The Government will bring forward an independent statutory review of the Intelligence and Security Act 2017 as a result of the Royal Commission of Inquiry into the terrorist attack on Christchurch masjidain report.
“The report from the Royal Commission included four specific recommendations to strengthen our intelligence and security legislation, these being:
Reviewing all legislation related to the counter-terrorism effort;
Requiring publication of and public submissions on the National Security and Intelligence Priorities and an annual threatscape report;
Strengthening the role of the Parliamentary Intelligence and Security Committee;
Adding a reporting requirement for direct access agreements that allow an intelligence and security agency to directly access certain databases.
“The review was scheduled in law to start after September 2022. We will make a technical law change so that it will be able to start after 1 July 2021,” Lead Coordination Minister for the Government’s Response Andrew Little says.
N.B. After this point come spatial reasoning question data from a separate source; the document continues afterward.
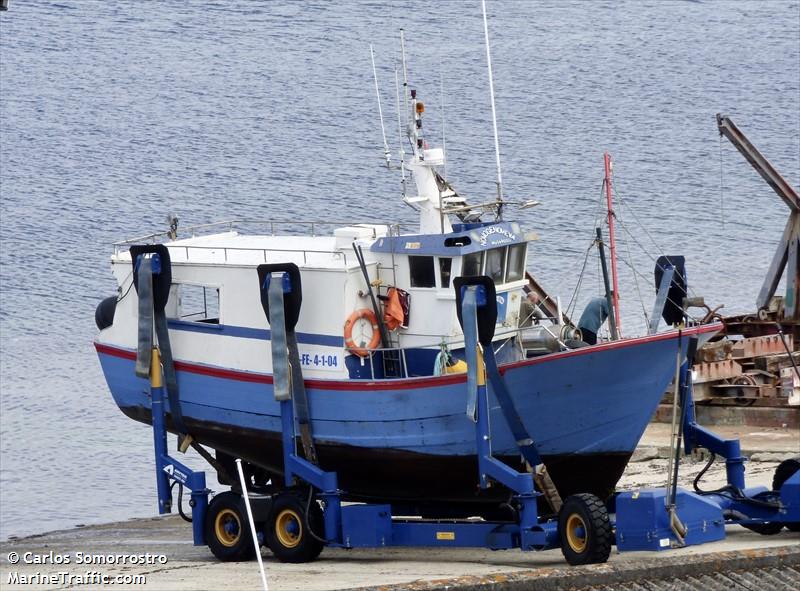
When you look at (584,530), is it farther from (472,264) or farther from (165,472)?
(165,472)

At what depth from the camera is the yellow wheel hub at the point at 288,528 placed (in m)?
18.3

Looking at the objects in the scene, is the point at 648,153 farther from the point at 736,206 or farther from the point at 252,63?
the point at 252,63

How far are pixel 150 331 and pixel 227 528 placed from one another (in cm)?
235

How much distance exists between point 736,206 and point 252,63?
794 inches

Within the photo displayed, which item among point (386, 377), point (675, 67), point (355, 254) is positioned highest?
point (675, 67)

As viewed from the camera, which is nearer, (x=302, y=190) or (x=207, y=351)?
(x=207, y=351)

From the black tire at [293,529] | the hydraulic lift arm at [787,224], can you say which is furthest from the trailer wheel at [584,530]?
the hydraulic lift arm at [787,224]

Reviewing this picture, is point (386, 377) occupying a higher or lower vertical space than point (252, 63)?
lower

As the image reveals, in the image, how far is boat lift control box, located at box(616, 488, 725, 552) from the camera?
1608cm

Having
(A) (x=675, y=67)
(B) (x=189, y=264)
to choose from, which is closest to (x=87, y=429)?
(B) (x=189, y=264)

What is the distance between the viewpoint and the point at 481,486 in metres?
17.1

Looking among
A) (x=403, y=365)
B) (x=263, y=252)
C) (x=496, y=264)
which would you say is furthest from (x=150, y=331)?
(x=496, y=264)

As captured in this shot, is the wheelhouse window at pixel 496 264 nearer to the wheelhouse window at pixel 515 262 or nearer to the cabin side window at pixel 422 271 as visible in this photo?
the wheelhouse window at pixel 515 262

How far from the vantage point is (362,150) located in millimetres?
54375
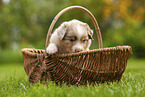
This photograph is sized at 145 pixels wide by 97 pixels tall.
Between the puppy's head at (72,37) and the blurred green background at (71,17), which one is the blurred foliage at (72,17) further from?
the puppy's head at (72,37)

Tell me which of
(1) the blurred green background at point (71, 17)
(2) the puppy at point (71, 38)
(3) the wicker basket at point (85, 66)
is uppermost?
(1) the blurred green background at point (71, 17)

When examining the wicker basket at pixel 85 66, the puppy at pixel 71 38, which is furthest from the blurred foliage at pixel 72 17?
the wicker basket at pixel 85 66

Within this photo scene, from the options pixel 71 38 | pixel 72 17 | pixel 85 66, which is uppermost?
pixel 72 17

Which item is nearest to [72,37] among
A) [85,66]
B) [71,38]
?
[71,38]

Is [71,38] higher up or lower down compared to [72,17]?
lower down

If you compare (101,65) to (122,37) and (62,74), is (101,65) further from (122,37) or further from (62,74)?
(122,37)

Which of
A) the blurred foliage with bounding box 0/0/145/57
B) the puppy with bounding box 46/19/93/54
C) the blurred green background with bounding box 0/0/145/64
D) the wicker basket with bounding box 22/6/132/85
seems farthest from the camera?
the blurred foliage with bounding box 0/0/145/57

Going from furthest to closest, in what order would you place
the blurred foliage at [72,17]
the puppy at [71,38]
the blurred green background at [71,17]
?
the blurred foliage at [72,17] < the blurred green background at [71,17] < the puppy at [71,38]

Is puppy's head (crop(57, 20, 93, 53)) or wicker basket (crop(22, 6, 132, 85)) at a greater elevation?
puppy's head (crop(57, 20, 93, 53))

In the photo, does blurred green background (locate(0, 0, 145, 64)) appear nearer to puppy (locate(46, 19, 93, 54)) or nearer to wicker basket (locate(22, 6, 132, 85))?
puppy (locate(46, 19, 93, 54))

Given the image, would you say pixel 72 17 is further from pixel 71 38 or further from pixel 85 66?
pixel 85 66

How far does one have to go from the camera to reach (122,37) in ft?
39.8

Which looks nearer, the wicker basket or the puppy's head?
the wicker basket

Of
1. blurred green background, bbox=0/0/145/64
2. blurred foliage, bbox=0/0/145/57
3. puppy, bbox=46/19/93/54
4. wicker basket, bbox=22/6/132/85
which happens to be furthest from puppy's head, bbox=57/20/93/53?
A: blurred foliage, bbox=0/0/145/57
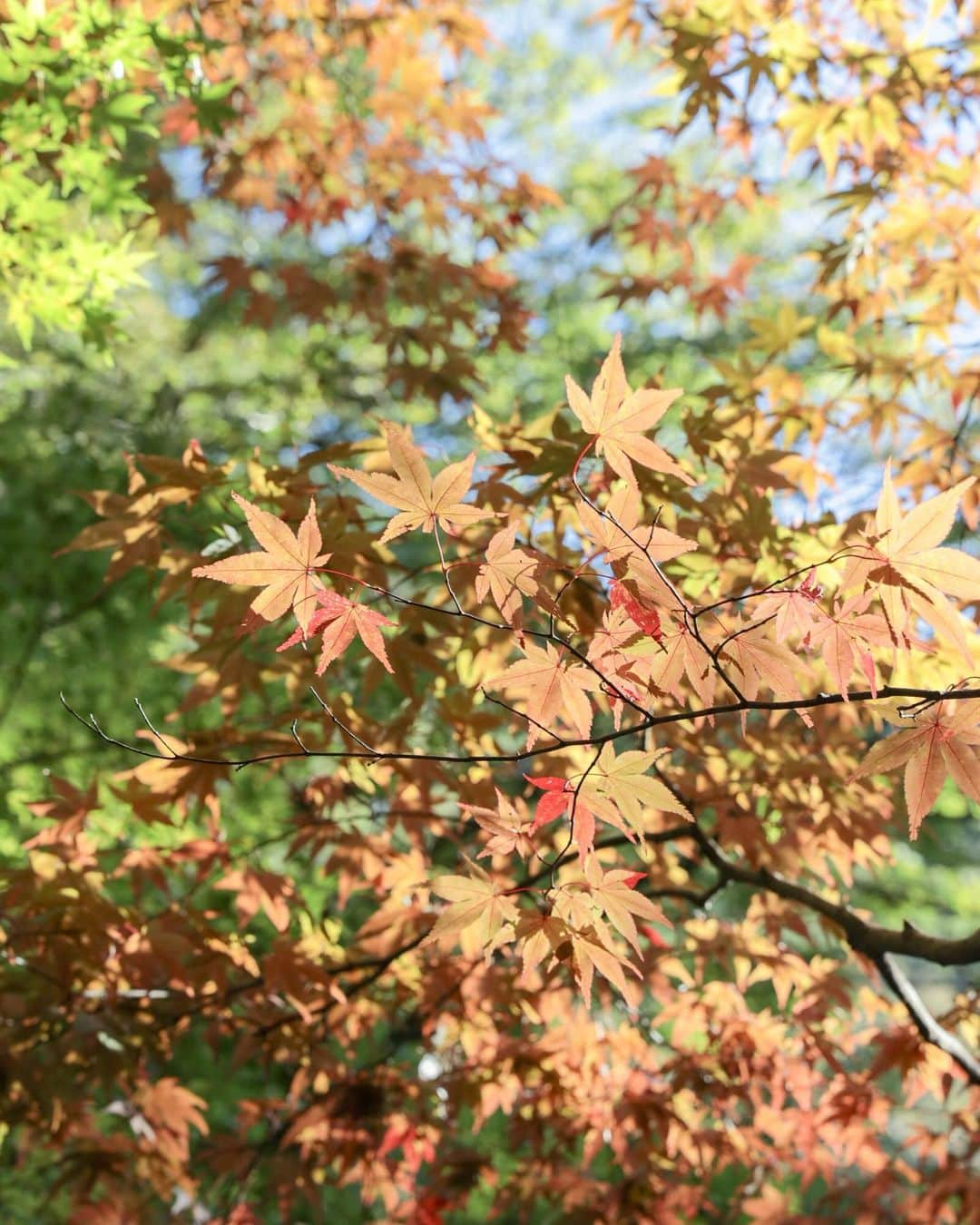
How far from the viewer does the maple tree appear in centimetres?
112

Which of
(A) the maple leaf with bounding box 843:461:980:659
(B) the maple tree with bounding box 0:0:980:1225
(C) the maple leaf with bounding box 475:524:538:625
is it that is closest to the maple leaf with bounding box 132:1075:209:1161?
(B) the maple tree with bounding box 0:0:980:1225

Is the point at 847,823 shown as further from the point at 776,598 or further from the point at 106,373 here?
the point at 106,373

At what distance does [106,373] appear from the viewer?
5828 mm

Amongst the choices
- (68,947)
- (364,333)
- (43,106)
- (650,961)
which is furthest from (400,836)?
(364,333)

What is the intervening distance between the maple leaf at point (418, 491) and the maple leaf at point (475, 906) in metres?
0.39

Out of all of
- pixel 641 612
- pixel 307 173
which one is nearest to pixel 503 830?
pixel 641 612

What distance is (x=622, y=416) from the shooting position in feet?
3.73

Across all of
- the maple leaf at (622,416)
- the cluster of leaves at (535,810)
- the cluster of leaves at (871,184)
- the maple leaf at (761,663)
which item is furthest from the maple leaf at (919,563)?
the cluster of leaves at (871,184)

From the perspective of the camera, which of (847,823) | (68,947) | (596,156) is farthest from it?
(596,156)

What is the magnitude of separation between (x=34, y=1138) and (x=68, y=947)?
2.40ft

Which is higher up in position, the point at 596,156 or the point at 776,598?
the point at 596,156

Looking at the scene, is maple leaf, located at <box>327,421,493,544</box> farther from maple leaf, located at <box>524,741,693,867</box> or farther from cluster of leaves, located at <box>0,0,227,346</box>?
cluster of leaves, located at <box>0,0,227,346</box>

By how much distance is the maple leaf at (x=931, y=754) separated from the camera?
99 cm

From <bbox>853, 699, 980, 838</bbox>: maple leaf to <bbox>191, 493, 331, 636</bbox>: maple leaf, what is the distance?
58 centimetres
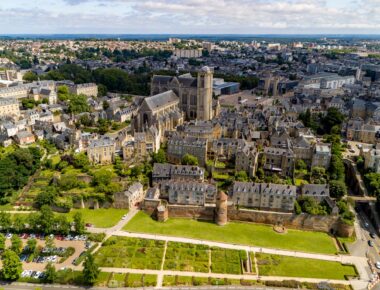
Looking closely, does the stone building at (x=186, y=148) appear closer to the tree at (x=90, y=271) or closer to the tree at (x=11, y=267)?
the tree at (x=90, y=271)

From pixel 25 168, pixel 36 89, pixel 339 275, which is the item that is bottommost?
pixel 339 275

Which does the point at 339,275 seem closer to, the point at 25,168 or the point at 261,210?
the point at 261,210

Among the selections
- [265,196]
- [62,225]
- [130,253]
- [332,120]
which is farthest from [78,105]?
[332,120]

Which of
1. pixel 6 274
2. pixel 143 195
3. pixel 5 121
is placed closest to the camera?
pixel 6 274

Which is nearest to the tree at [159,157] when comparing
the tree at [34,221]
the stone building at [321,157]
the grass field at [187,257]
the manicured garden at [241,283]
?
the grass field at [187,257]

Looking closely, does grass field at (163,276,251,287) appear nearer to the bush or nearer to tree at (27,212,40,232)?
the bush

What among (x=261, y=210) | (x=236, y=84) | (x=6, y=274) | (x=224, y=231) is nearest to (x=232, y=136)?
(x=261, y=210)

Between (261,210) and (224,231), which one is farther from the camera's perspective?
(261,210)

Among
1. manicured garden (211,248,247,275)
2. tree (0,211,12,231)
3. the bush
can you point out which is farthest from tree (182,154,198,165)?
tree (0,211,12,231)
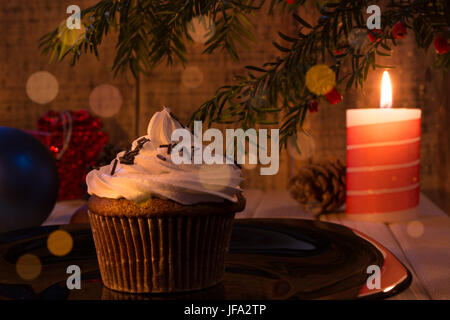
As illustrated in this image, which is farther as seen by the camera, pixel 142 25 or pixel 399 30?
pixel 142 25

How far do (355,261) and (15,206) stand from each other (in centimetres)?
80

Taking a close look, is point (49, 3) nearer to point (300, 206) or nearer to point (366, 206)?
point (300, 206)

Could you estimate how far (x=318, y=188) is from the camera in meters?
1.43

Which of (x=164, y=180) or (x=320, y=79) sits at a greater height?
(x=320, y=79)

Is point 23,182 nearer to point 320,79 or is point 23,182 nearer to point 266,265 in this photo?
point 266,265

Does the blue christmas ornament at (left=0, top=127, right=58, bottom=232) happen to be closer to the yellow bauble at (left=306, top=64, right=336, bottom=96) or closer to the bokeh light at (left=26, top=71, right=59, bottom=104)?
the bokeh light at (left=26, top=71, right=59, bottom=104)

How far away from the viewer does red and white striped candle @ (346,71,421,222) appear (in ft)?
4.19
“The independent statutory review will consider current threats to national security and whether the legislation can be improved to ensure it continues to be clear and effective, as well as considering issues with the Act that were raised by the Royal Commission.
“Families of the shuhada and the wider public will have the opportunity to express their views on issues related to national security and the matters raised by the Royal Commission about the legislation. Any changes to the Act resulting from the review will have a full Select Committee process,” Andrew Little said.
The review will be conducted by two independent reviewers appointed by the Prime Minister. The Ministry of Justice will be responsible for supporting the review.